[BEGIN Supplied data]
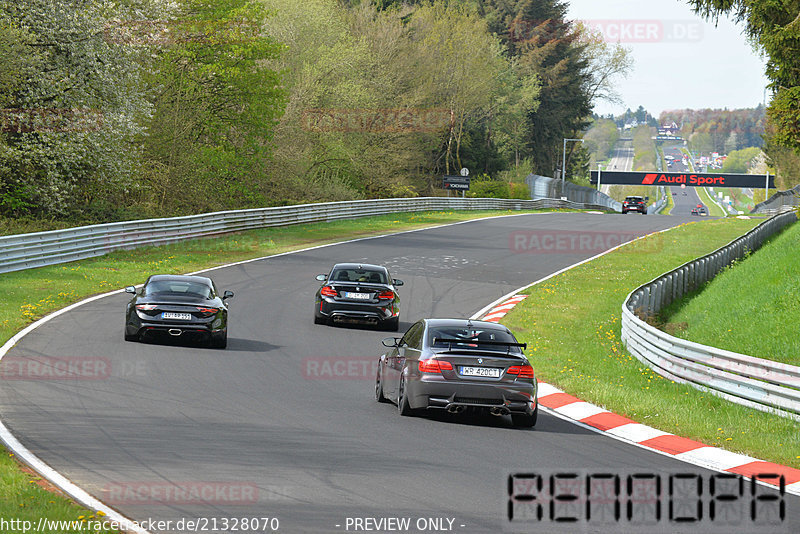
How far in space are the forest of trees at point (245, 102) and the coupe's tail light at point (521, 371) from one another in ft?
82.4

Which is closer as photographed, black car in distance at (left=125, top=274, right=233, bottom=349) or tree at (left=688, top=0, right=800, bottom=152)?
black car in distance at (left=125, top=274, right=233, bottom=349)

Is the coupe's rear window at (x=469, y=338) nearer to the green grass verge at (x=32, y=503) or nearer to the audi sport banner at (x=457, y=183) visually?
the green grass verge at (x=32, y=503)

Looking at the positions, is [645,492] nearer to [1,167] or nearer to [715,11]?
[715,11]

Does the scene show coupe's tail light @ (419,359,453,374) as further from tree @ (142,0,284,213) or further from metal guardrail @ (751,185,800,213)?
metal guardrail @ (751,185,800,213)

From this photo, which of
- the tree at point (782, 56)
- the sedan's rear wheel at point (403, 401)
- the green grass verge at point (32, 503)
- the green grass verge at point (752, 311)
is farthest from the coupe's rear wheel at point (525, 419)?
the tree at point (782, 56)

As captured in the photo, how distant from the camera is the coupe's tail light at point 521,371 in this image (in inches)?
516

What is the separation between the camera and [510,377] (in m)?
13.1

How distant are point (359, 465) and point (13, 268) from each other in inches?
850

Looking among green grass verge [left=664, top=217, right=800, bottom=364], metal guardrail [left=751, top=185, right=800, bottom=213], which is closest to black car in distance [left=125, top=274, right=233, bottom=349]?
green grass verge [left=664, top=217, right=800, bottom=364]

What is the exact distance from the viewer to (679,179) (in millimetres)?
125875

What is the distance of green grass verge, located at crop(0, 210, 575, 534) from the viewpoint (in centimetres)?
829

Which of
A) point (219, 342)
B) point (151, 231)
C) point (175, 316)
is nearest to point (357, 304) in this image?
point (219, 342)

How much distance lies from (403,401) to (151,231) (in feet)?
82.5

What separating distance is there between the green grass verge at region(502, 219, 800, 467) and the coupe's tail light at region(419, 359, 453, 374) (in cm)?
316
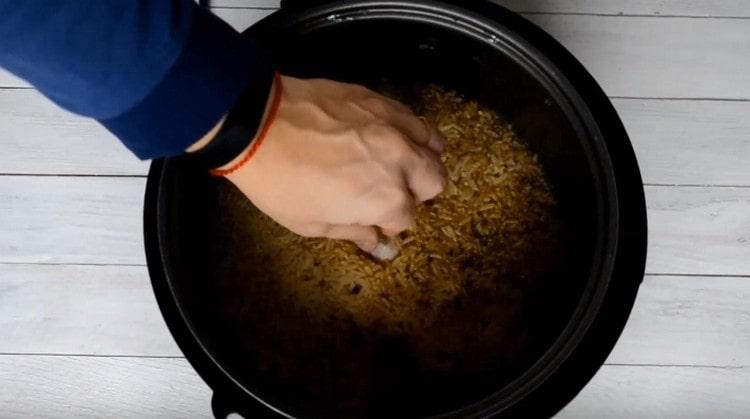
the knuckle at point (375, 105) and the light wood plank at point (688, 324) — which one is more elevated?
the knuckle at point (375, 105)

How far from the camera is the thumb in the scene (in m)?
0.67

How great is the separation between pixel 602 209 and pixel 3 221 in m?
0.72

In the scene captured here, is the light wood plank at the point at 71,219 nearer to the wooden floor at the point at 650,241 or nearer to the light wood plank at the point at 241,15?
the wooden floor at the point at 650,241

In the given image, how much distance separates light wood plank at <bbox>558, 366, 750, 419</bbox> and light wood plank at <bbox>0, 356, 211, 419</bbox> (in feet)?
1.49

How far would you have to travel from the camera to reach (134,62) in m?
0.43

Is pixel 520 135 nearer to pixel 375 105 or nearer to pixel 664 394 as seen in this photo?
pixel 375 105

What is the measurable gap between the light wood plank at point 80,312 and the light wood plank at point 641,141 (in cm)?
13

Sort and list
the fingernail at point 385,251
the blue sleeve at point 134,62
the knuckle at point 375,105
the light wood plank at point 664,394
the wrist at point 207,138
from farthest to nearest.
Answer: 1. the light wood plank at point 664,394
2. the fingernail at point 385,251
3. the knuckle at point 375,105
4. the wrist at point 207,138
5. the blue sleeve at point 134,62

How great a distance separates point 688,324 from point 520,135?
1.05 ft

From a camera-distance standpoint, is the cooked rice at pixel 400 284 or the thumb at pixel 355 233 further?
the cooked rice at pixel 400 284

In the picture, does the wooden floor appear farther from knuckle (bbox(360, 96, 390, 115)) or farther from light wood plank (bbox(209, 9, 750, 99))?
knuckle (bbox(360, 96, 390, 115))

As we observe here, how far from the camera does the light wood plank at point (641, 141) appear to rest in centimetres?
96

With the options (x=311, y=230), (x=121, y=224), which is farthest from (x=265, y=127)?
(x=121, y=224)

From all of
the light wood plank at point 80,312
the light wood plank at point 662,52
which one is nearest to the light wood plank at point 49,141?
the light wood plank at point 80,312
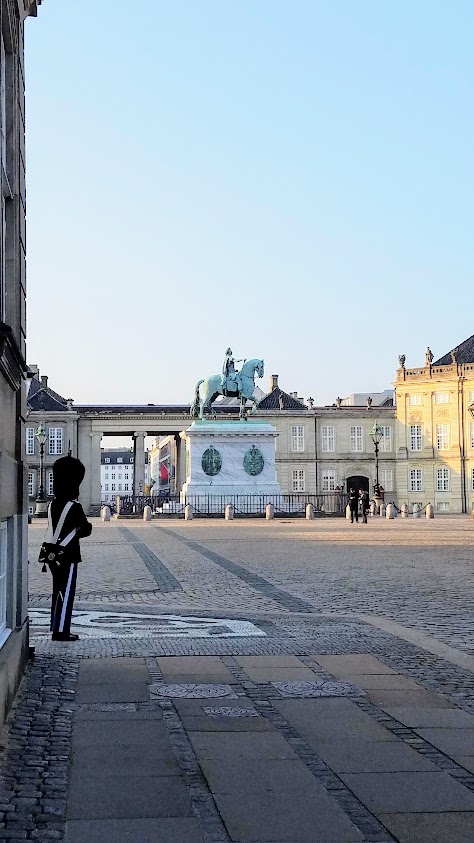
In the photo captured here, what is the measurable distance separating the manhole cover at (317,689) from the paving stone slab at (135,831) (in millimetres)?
2741

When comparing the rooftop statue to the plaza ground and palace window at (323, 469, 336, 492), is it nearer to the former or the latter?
the plaza ground

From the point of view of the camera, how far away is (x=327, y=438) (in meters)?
90.2

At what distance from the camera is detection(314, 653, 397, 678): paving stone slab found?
25.1 feet

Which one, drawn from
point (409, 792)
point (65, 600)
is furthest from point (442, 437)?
point (409, 792)

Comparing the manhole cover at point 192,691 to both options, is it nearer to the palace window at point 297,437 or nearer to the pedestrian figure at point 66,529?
the pedestrian figure at point 66,529

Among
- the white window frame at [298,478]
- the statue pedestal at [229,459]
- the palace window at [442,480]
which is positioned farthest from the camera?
the white window frame at [298,478]

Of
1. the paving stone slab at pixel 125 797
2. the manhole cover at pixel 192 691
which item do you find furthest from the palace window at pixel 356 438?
the paving stone slab at pixel 125 797

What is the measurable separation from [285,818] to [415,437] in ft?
271

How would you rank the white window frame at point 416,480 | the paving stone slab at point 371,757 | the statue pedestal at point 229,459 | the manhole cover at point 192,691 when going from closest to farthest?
the paving stone slab at point 371,757 → the manhole cover at point 192,691 → the statue pedestal at point 229,459 → the white window frame at point 416,480

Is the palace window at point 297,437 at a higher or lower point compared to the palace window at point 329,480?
higher

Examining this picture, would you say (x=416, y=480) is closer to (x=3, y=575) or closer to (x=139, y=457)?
(x=139, y=457)

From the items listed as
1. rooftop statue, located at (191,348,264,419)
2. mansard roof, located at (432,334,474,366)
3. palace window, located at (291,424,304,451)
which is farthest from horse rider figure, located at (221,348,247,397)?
palace window, located at (291,424,304,451)

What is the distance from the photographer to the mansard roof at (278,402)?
301 feet

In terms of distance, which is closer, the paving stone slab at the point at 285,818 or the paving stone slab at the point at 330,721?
the paving stone slab at the point at 285,818
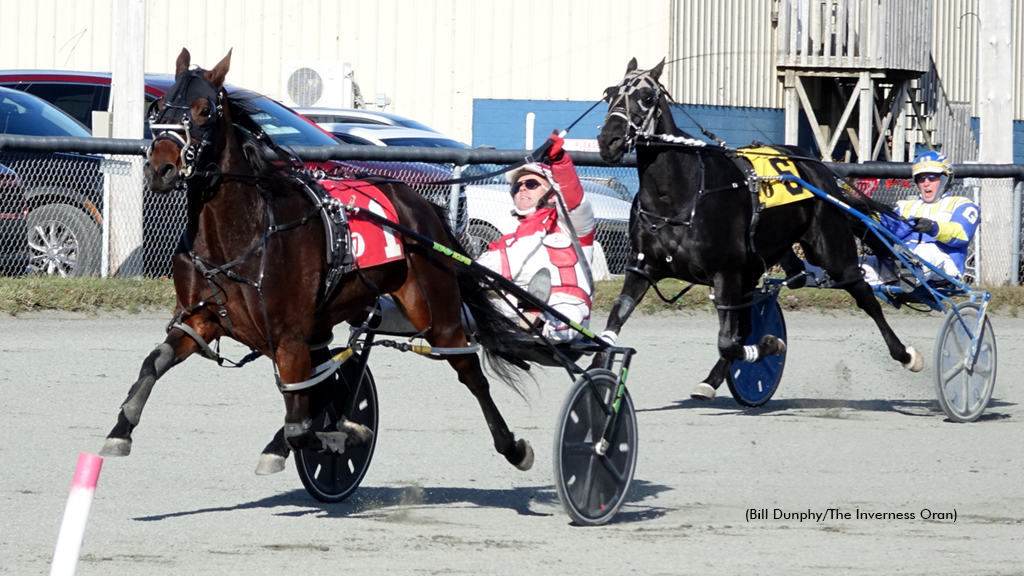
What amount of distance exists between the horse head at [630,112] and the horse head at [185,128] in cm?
301

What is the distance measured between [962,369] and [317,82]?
1599cm

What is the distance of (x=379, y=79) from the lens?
2375cm

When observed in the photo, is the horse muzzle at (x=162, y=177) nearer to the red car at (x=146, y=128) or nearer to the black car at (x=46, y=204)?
the black car at (x=46, y=204)

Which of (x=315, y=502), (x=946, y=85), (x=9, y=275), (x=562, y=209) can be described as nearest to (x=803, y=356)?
(x=562, y=209)

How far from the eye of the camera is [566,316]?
20.9ft

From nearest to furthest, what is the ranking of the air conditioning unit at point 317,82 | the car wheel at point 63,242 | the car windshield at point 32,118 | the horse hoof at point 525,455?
the horse hoof at point 525,455, the car wheel at point 63,242, the car windshield at point 32,118, the air conditioning unit at point 317,82

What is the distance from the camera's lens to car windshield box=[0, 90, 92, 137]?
37.8 ft

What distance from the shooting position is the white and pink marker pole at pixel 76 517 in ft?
9.59

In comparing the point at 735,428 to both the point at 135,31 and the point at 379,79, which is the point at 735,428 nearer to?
the point at 135,31

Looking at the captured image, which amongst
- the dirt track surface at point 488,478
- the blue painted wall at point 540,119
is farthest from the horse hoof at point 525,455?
the blue painted wall at point 540,119

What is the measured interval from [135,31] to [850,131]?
16.8 m

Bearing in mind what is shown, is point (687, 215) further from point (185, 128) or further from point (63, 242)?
point (63, 242)

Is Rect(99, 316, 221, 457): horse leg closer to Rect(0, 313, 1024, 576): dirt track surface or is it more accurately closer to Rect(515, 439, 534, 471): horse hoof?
Rect(0, 313, 1024, 576): dirt track surface

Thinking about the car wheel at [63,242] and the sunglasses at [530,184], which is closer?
the sunglasses at [530,184]
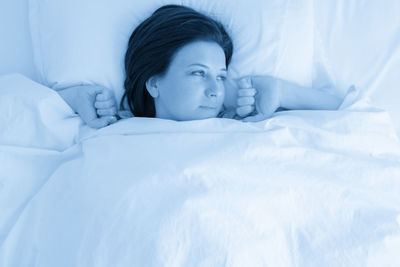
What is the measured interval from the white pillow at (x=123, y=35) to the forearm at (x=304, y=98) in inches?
2.2

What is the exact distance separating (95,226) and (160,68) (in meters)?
0.51

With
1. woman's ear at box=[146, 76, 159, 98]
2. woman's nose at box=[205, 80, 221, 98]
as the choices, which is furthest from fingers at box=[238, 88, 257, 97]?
woman's ear at box=[146, 76, 159, 98]

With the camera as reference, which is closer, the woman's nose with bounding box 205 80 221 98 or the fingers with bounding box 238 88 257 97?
the woman's nose with bounding box 205 80 221 98

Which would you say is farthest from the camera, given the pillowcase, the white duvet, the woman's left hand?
the woman's left hand

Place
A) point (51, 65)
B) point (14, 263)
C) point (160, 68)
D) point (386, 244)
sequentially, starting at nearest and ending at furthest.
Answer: point (386, 244)
point (14, 263)
point (160, 68)
point (51, 65)

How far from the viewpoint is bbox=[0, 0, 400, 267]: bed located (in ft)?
2.39

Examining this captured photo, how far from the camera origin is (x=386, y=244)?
0.73 meters

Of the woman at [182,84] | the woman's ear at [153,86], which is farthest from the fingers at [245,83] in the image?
the woman's ear at [153,86]

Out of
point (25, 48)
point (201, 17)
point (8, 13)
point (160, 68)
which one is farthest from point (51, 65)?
point (201, 17)

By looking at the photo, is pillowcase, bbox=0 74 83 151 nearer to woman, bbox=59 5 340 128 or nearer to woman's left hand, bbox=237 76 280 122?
woman, bbox=59 5 340 128

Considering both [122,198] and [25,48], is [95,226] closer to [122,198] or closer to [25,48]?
[122,198]

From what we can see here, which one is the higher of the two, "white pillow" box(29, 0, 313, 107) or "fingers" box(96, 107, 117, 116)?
"white pillow" box(29, 0, 313, 107)

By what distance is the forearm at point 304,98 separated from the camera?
113cm

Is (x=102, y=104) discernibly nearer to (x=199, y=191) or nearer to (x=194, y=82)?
(x=194, y=82)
[END Supplied data]
What is expected => Give again, word for word, every line from the one holding "By looking at" to the end of the data.

Solved exercise =>
By looking at the photo, is pillowcase, bbox=0 74 83 151 nearer to woman, bbox=59 5 340 128 or nearer to woman's left hand, bbox=237 76 280 122?
woman, bbox=59 5 340 128

Considering both [122,198] and [25,48], is [95,226] closer to [122,198] or closer to [25,48]?
[122,198]

From what we can see here, which one is the higher of the two, "white pillow" box(29, 0, 313, 107) or "fingers" box(96, 107, 117, 116)?
"white pillow" box(29, 0, 313, 107)

By what distance is the forearm at point 304,98 separated from the camera?
113cm

Is (x=102, y=104) discernibly nearer to (x=199, y=191) or nearer to (x=194, y=82)?
(x=194, y=82)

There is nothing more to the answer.